Arrogance, thy Name Is Real Estate Inspector

     SANTA MARIA, Calif. (CN) – A real estate inspector terrified a woman on a lonely ranch by trying to force his way into her house, and when she scared him off with a shotgun, the bank and its agents cost her a pending $2 million sale of the property, she claims in court.
     Jeremy W. Faith, Chapter 7 Trustee for the bankruptcy estate of Sonia Chantal Wisniewska, sued Wells Fargo Bank, Robert Newcomb, Premier Field Services and Lender Processing Services in Santa Barbara County Court for trespass, invasion of privacy and malicious prosecution.
     Wells Fargo, which holds the trust in Wisniewska’s secluded rural ranch house, hired Premier, Lender Processing Services and Newcomb to inspect it after Wisniewska accepted a $2 million offer by (nonparty) Robert Haugan, the complaint states. Haugan was to assume the First Deed of Trust held by Wells Fargo.
     “Defendants sent Mr. Newcomb to the remote ranch a number of times, but Mr. Newcomb could not enter because of a closed and locked gate on the edge of the ranch. On these instances, Mr. Newcomb did not leave a business card or any information stating that he sought to enter the ranch,” according to the lawsuit.
     Newcomb came again, without informing Wisniewska, on a Sunday at dusk when it was “particularly dark due to the time of year and the hills surrounding the remote ranch,” Wisniewska and Faith say in the complaint.
     Wisniewska arrived home in her large Dodge truck, entered her security code at the gate, and drove the half-mile to her ranch house.
     “Unbeknownst to Ms. Wisniewska, Mr. Newcomb pulled his small car behind her large truck into her blind spot, drove through the security gate and tailed her to the ranch house,” the complaint states.
     “Ms.
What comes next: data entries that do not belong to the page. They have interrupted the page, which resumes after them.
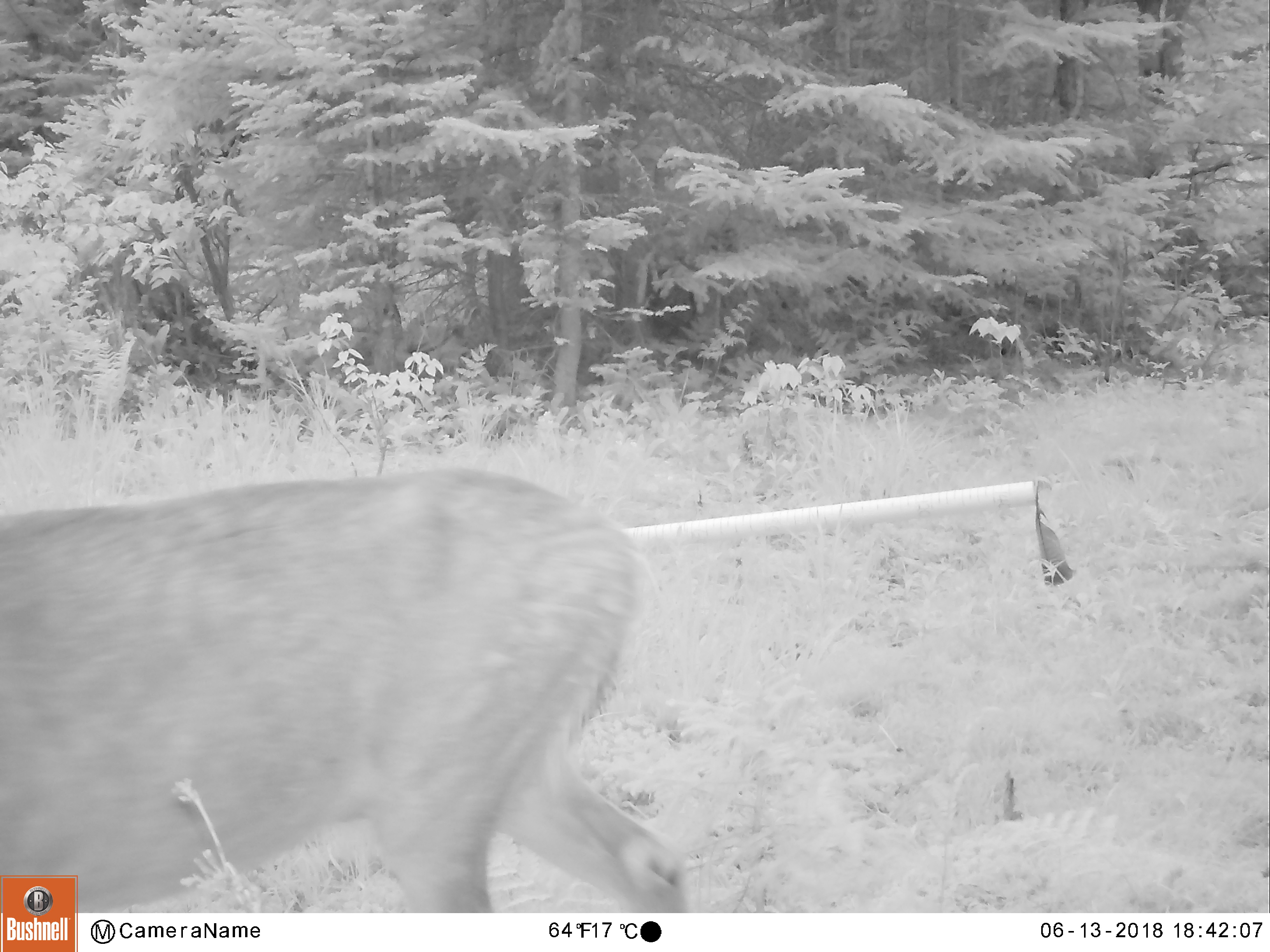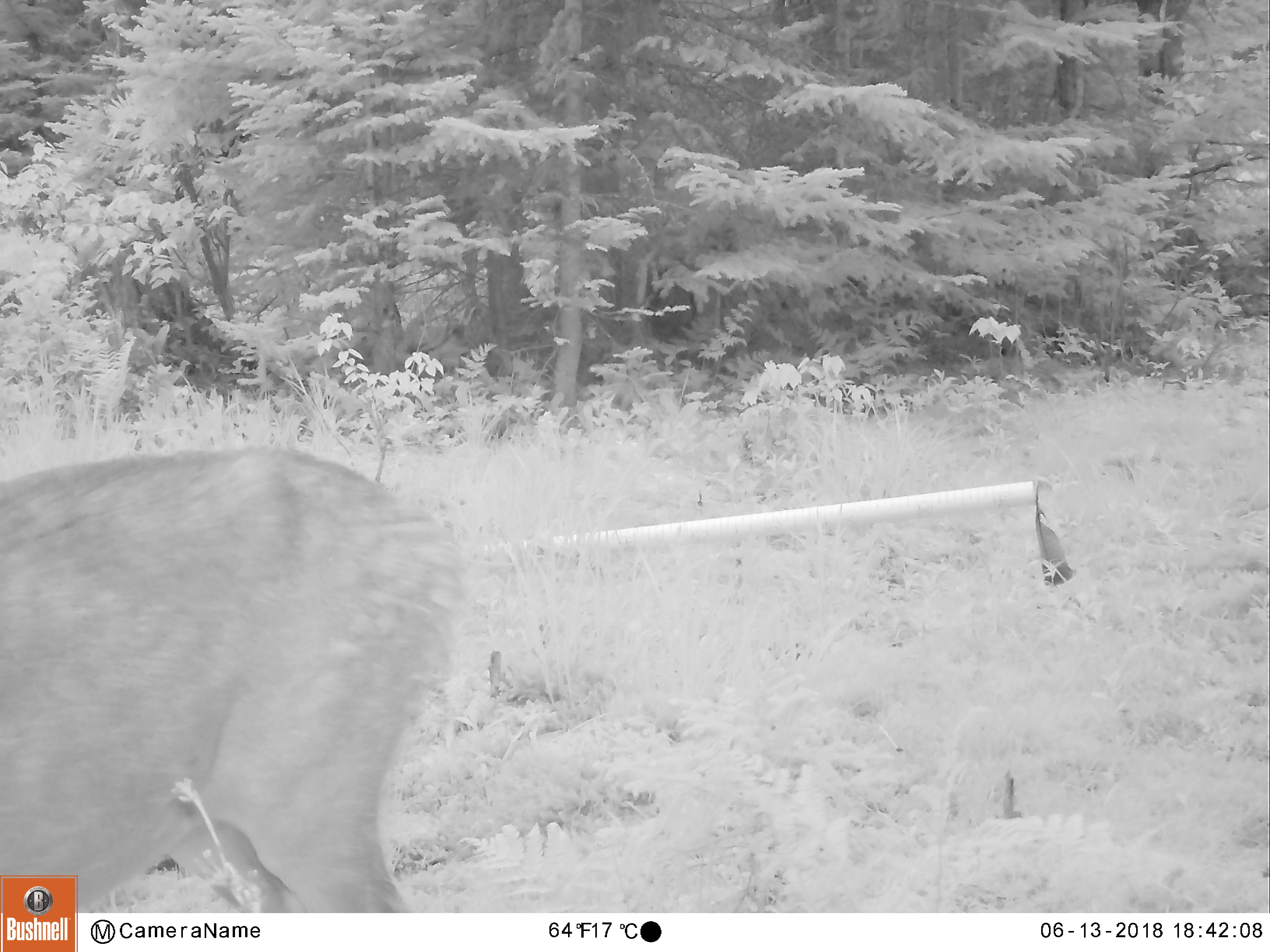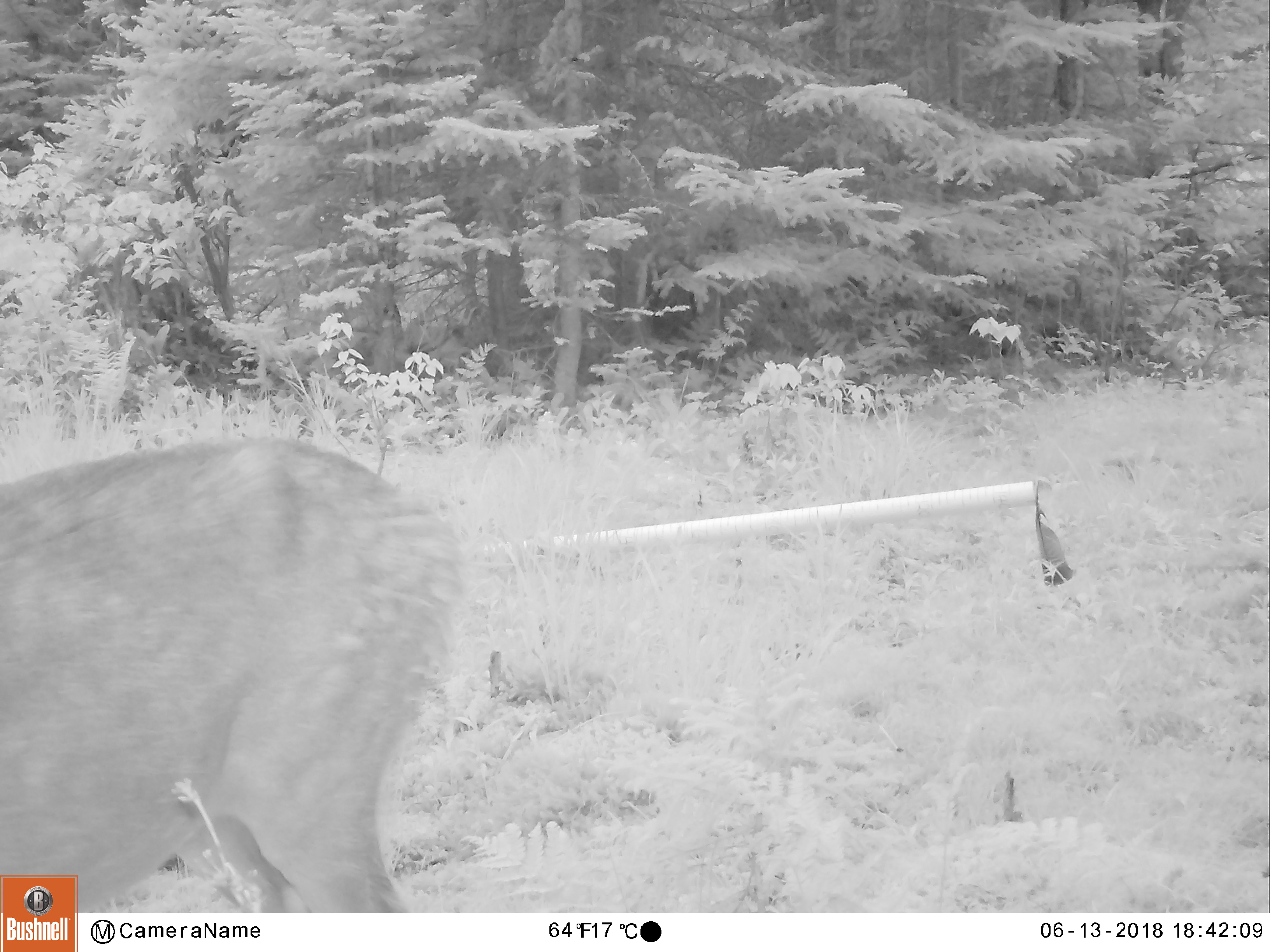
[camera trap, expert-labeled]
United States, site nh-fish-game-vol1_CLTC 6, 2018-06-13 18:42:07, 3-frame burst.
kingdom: Animalia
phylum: Chordata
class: Mammalia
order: Artiodactyla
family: Cervidae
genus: Odocoileus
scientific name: Odocoileus virginianus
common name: white-tailed deer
Wisniewska arrived at her house and began to back into her driveway when she noticed Mr. Newcomb in his small car behind her truck. Mr. Newcomb then pulled around her truck and blocked Ms. Wisniewska’s truck. Ms. Wisniewska was very surprised and very frightened to see Mr. Newcomb.
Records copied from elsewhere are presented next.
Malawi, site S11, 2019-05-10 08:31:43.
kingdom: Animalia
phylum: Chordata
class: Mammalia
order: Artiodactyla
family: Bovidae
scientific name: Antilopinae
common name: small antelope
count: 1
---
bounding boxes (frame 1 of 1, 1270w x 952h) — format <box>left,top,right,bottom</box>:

     “Ms. Wisniewska did not give permission to Mr. Newcomb to enter the ranch.”
     Wisniewska asked Newcomb to identify himself and repeatedly told him to leave, but he refused to do either. Instead, he took photographs of the ranch and of Wisniewska. He approached her aggressively and told her he was going to enter her house, Wisniewska says in the lawsuit.
     “Ms. Wisniewska was frightened and afraid for her safety. Ms. Wisniewska continued to yell at Mr. Newcomb that she was frightened, that he needed to leave and warned him that she was going to get her shotgun. Mr. Newcomb continued to approach Ms. Wisniewska and told her he was going to enter her house,” according to the complaint.
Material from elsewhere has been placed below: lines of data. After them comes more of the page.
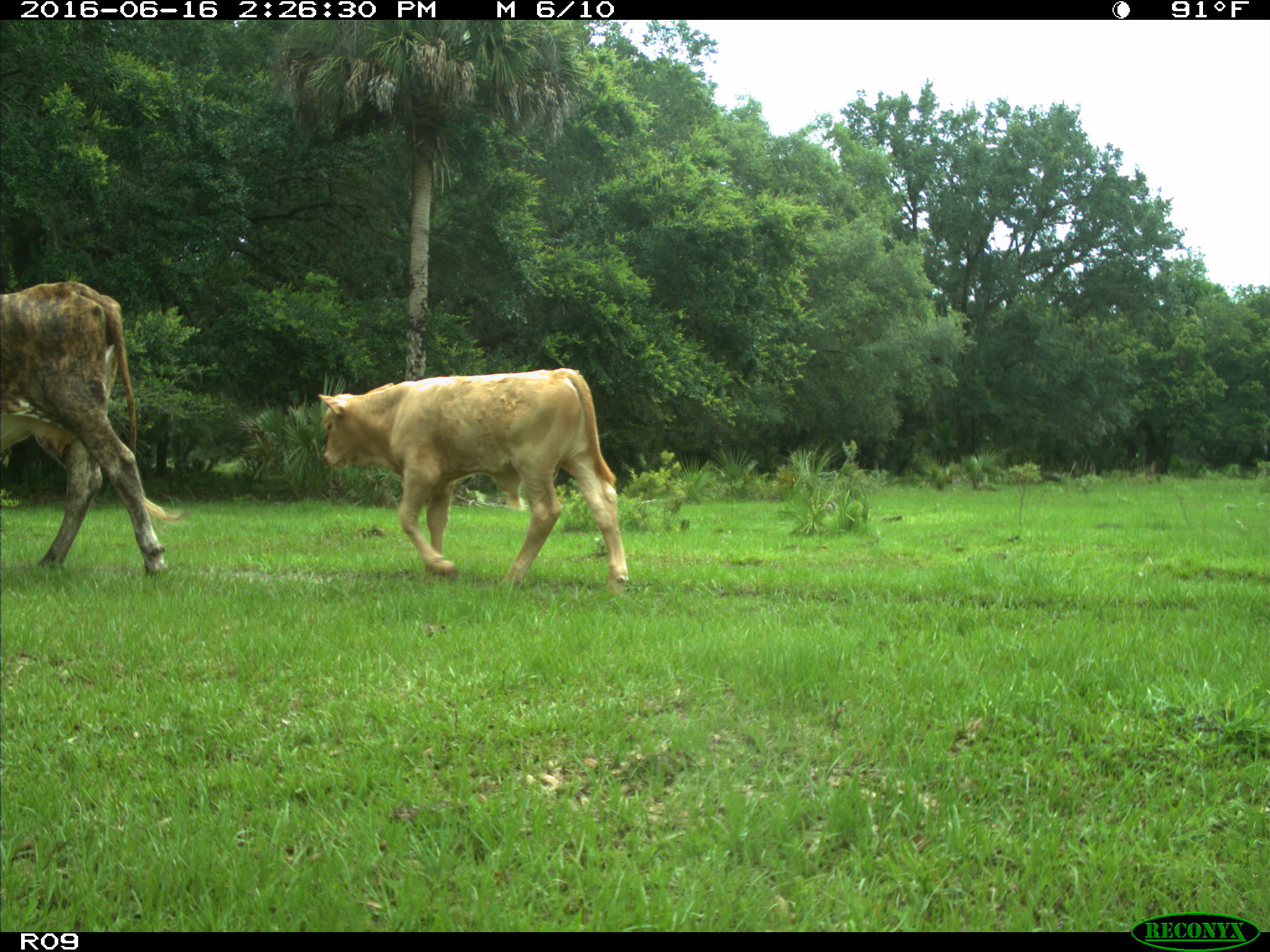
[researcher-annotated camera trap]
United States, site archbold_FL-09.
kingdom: Animalia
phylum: Chordata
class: Mammalia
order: Artiodactyla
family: Bovidae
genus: Bos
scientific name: Bos taurus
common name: domestic cow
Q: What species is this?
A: Bos taurus (domestic cow).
     “Ms. Wisniewska went into her house and obtained her shotgun. Mr. Newcomb got back into his car and drove a short distance from the house. Mr. Newcomb then stopped the car and got out again. Ms. Wisniewska, now standing on her own front porch, again told Mr. Newcomb to get off her property and in a safe manner, directed away from Mr. Newcomb and toward open range on her ranch, fired a warning shot into the air.
     “Mr. Newcomb left the property. Mr. Newcomb then called the Santa Barbara County Sheriff and told them a lie – that Ms. Wisniewska had fired a shot and then pointed a shotgun at him.”
     Wisniewska was arrested and spent the night in jail, where the other inmates stripped her of some of her clothing. She was prosecuted for the felony charge of intentional discharge of a firearm with gross negligence that could have resulted in injury or death, but the charge was dismissed at a preliminary hearing. The court found that Wisniewska had acted in a reasonable manner under the circumstances, according to the complaint.
     But when Haugan heard about the charge he withdrew his offer to buy the property, according to the complaint.
     Wisniewska and Faith seek punitive damages on nine causes of action, including trespass, privacy invasion, malicious prosecution, intentional interference with contractual relations, negligent supervision, and intentional infliction of emotional stress.
     They are represented by Nikolai Lachowicz with Sethi Lachowicz in Los Angeles.
     Wells Fargo did not immediately respond to emails seeking comment.